To prevent project teams from inadvertently bringing the filesystem down for everyone by writing unexpectedly large amounts of data, we apply per-project disk space quotas to projects on this filesystem. The default per-project quotas are as described in the above table; if you require more scratch space for your project than the default quota allows for, you can discuss your requirements with us during the project application process, or Contact our Support Team at any time.

We also have a regular cleaning policy as described in Automatic cleaning of nobackup filesystem.

Do not use the touch command or an equivalent to prevent the cleaning policy from removing unused files, because this behaviour would deprive the community of a shared resource.

The purpose of this policy is to ensure that any user will be able to analyse datasets up to 1 PB in size.

Freezer¶

Freezer is a tape storage system that employs the S3 protocol and is designed to hold large amounts of data that are accessed infrequently. Freezer is a great solution to prevent data being lost by our fortnightly auto-deletion policy or to run those quarterly, semi-annual or annual workflows.

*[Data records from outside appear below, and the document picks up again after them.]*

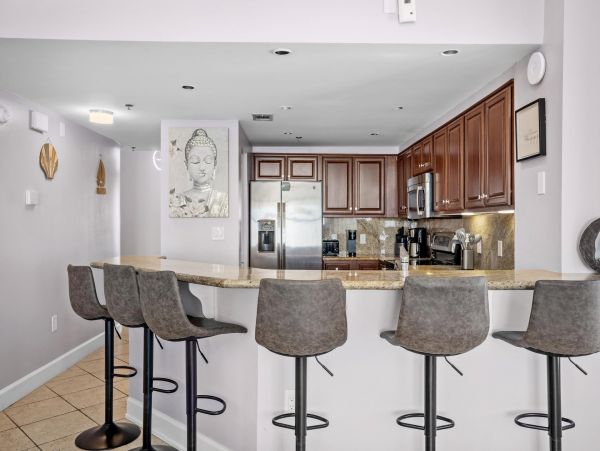 Destin Three Bedroom Oceanfront Vacation Condo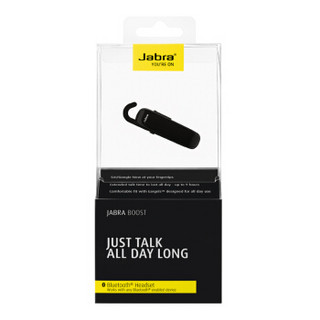 Jabra 捷波朗 Boost 劲步 商务蓝牙耳机 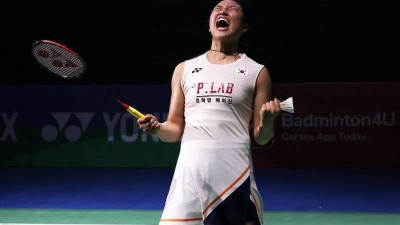 안세영, 왕즈이 꺾고 아시아선수권 첫 우승… ‘그랜드슬램’ 완성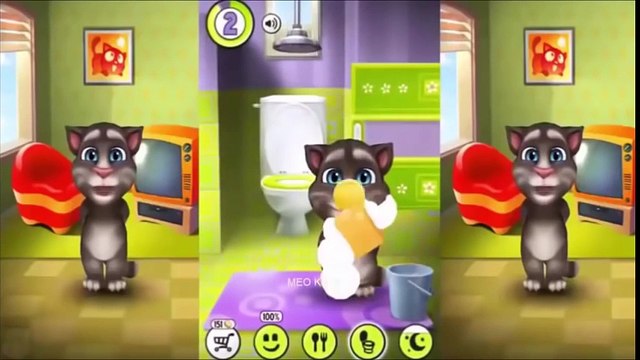 Có Con Chim Vành Khuyên Nhỏ REMIX - Mèo Tôm ♫♫♫ Nhạc thiếu nhi sôi động & hay nhất 2016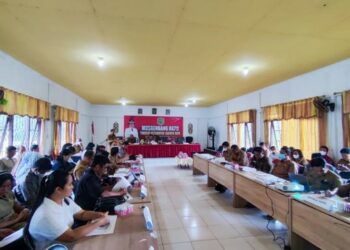 Pemkab Pulpis Gelar Musrembang di Jabiren Raya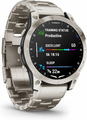 Garmin D2 Mach 1 Aviator – smartwatch dla pilotów AMOLED, tytan i silikon – zdjęcie 4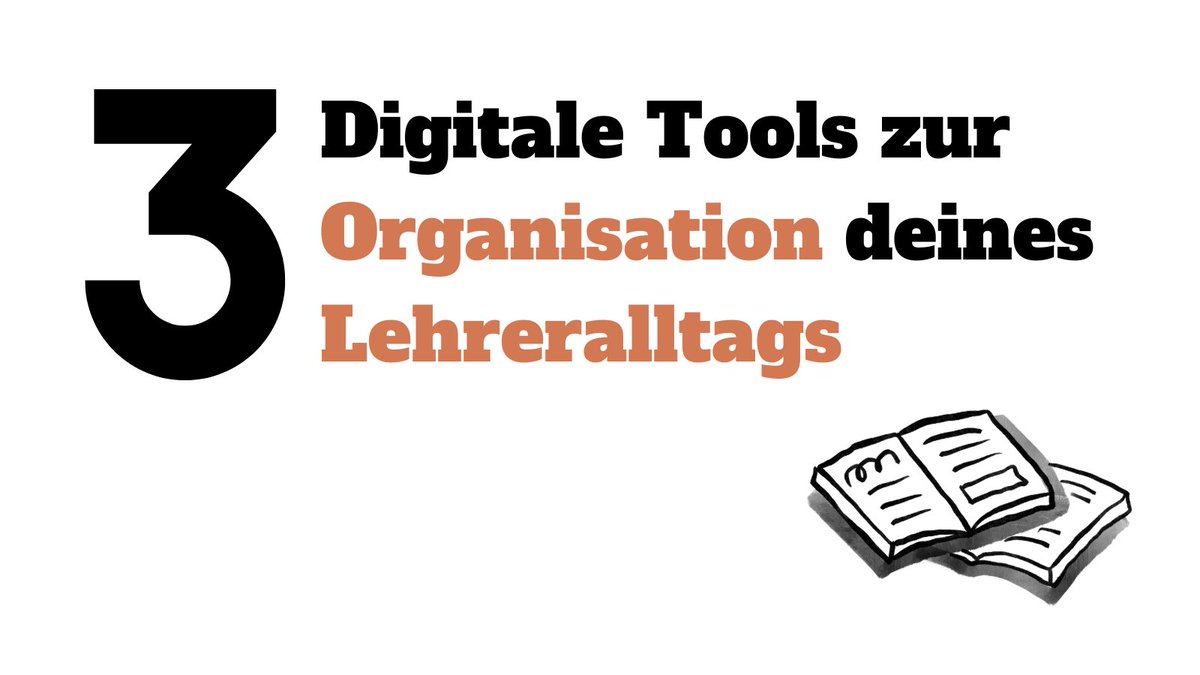 Bist du noch auf der Suche nach Tools zur Organisation deines Lehreralltag? 📷 Das hier sind meine Favoriten ➡️ kms-bildung.de/2024/01/26/dre…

See Freezer long term storage for more information.

The Freezer filesystem is a data cache for the Hierarchical Storage Management System, which automatically manages the movement of files between high performance disk storage and magnetic tape storage in an Automatic Tape Library (ATL). Files will remain on Freezer temporarily, typically for hours to days, before being moved to tape. A catalogue of files on tape will remain on the disk for quick access.

See more information about the long term storage see our documentation about the Freezer storage service.

Snapshots¶

If you have accidentally deleted data you can recover it from a snapshot. Snapshots are taken daily of home/ and project directories If you cannot find it in a snapshot, please ask us to recover it for you by Contact our Support Team

This page will guide you through best practices for storing your data on Mahuika.

Temporary Files¶

Some programs create files that are not needed after the process has finished. If these are not automatically cleaned up by the program they can take up a large amount of space or just become very numerous, which can be problematic as many of the services running behind the scenes in Mahuika are affected by the number of files on our systems.

Within batch jobs it is best to place any temporary files into a temporary directory, which can be in memory or in fast storage local to the compute node. These directories are automatically removed at the end of the job.

On login nodes there is a fast /tmp filesystem for very transient files, and if you need something larger then nobackup (scratch) is the best choice. In either case, please delete all temporary files as soon as is practical.

Best Practices¶

The 3,2,1 Rule¶

It is vital that files that are important to your work are backed up after you have processed them and want to move them off Mahuika. The 3,2,1 rule is best practise for storing and backing up files to minimise lose of mission critical data. The rule is:

3 Copies: Keep your original data plus two backups.
2 Media Types: Store backups on different media (e.g., internal hard drive, external hard drives, cloud, network attached storage device, high capacity storage, freezer).
1 Offsite: Keep one copy physically separate (e.g., cloud, freezer, high capacity storage, offsite drive) to survive local disasters.

Where to run jobs¶

It is best practice to perform your calculations/simulations in the following order:

Perform your calculations/simulations in nobackup (scratch) and/or per-job temporary directories.
After analysis, any data you want to keep for further analysis and that you will access regularly should be kept in project.
If you have gigabytes or terabytes of data that you need to keep on Mahuika but don't have enough space on project and do not access regularly, you should consider moving this data onto Freezer. Freezer is designed to keep mass amounts of data on that you will only need to access every few months. See Freezer long term storage for more information.
project is limited in space, so any data you can move off Mahuika should be when you are either done with the data, or you can do analysis of the data on your own computer. See I would like to move data off Mahuika. What are my options?.